Up for Debate: MLB Institutes New Challenge Rule

Spring is finally here, and for baseball fans, that means one thing: Major League Baseball (MLB) is starting up again. For many, this brings great joy, competitive spirits, and passion. For others, such as major league managers, this brings the occasional headache, high tantrums, and shouting matches with umpires. Issuing managers “challenges” could prevent many arguments and just “let the players play.”

MLB has a history of missing obvious calls regarding whether a player is ruled “safe” or “out” running to first base, missing strike zone pitches, etc. This has resulted in managers storming out of the dugout, ready to kick dirt and receive a nice, warm ejection from the umpire. An ejection is when a manager, coach, or player is kicked out of the game due to some form of misconduct. In the 2013 season, there were 180 MLB ejections (closecallsports).  In an effort to reduce these ejections, MLB should allow managers to have “challenges.” For those familiar with football a coach is allowed two challenges (if successful on both, he is issued three) in an NFL game. A “challenge” occurs when a coach questions a call or ruling on the field from the referee’s original call. They would then review the call using video replay and talk amongst themselves to make a final call.

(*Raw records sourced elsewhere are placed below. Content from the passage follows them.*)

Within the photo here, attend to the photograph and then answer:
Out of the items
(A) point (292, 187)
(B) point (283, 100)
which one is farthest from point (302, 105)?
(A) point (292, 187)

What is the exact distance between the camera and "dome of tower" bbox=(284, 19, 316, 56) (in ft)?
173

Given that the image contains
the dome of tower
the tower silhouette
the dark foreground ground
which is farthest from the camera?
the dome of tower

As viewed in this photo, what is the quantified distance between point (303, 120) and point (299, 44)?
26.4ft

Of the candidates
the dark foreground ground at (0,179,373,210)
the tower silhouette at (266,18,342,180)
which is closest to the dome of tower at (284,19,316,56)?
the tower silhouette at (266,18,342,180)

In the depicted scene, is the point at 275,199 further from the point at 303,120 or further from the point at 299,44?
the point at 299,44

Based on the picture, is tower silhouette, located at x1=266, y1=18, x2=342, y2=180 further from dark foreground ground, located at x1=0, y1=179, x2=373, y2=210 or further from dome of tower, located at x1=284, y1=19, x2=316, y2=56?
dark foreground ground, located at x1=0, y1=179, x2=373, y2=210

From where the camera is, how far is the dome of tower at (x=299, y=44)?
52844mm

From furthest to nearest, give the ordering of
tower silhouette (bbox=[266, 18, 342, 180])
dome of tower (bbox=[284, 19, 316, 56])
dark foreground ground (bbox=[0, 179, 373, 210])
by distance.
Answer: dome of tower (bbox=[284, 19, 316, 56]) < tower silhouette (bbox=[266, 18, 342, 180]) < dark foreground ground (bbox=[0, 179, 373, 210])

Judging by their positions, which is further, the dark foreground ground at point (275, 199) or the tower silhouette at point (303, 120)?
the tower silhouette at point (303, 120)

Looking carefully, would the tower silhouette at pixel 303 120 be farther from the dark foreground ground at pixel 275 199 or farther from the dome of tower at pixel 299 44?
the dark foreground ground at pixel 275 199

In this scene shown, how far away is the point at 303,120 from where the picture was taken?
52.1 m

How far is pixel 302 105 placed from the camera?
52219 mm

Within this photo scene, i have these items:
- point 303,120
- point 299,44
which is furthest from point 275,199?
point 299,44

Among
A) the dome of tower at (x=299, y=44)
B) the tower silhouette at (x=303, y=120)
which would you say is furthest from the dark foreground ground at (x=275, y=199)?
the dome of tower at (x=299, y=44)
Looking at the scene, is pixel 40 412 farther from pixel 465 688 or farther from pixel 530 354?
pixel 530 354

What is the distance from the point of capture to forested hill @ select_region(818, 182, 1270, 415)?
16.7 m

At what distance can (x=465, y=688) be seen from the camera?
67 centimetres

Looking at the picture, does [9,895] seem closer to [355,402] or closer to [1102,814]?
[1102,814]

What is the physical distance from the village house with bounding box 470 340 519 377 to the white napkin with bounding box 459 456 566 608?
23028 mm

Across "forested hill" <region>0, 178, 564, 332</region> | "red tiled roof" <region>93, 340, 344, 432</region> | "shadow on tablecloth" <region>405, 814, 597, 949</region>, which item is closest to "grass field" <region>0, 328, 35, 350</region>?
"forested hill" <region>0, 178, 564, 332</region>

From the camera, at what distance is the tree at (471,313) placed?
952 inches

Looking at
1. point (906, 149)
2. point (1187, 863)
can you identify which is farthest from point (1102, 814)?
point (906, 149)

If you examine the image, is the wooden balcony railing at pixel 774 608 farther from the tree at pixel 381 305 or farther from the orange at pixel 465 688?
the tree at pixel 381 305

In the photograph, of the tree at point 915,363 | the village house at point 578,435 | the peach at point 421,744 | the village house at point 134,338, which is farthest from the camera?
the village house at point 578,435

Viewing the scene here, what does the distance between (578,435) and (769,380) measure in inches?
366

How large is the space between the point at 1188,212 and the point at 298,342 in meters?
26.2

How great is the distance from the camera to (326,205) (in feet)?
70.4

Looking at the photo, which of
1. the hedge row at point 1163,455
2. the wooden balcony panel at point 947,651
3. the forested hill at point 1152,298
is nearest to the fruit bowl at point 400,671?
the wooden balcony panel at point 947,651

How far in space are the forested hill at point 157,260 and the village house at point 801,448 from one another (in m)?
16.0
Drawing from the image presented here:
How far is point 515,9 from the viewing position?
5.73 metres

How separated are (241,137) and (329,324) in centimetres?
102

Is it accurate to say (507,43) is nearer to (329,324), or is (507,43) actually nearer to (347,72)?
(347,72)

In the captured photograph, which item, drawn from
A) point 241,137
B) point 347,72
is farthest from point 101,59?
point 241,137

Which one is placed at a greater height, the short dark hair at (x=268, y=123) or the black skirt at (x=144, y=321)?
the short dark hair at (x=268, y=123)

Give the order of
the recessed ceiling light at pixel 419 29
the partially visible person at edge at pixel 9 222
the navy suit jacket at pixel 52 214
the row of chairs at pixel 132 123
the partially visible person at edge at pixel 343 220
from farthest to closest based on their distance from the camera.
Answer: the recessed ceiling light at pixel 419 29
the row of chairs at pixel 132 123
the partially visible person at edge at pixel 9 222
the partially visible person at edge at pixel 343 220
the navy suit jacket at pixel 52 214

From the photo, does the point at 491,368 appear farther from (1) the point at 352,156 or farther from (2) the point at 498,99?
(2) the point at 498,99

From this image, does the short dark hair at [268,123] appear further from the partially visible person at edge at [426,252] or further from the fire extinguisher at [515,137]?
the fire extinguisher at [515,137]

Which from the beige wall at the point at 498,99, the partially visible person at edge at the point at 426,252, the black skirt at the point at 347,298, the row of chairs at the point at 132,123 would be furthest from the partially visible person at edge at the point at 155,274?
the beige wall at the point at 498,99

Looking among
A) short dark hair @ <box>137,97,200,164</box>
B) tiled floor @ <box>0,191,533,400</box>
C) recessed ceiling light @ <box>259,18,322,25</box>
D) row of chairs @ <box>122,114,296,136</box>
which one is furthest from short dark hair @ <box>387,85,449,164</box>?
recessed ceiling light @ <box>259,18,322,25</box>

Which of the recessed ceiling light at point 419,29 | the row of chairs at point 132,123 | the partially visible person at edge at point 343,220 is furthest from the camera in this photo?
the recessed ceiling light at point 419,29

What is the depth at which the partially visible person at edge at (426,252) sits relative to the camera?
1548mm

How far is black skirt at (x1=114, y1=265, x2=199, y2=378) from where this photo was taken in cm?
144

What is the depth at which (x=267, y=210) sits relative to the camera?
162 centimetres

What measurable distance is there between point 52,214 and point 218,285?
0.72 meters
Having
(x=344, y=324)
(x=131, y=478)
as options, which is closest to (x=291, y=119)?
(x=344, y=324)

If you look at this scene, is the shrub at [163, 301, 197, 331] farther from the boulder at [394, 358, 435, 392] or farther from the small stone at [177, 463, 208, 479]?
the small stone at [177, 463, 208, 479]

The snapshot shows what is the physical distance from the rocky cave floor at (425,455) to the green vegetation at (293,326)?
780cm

If MLB were to give its managers a challenge, it would prevent managers from getting ejected and instead, give the umpires a chance to fix their possible mistaken call without drama. Players are called “out” too often when they are clearly safe. However, after the umpire has made their calls, the play cannot be overturned.  Here is how the new system is supposed to work: Each manager enters the game with one challenge. If he uses his challenge and any part of the play is overturned, he keeps his challenge. He can only use it one more time afterwards, though, making the limit two per game.

This new system should save lots of debate between managers and umpires. It is an effective way to reduce the number of missed calls and make MLB games more fair.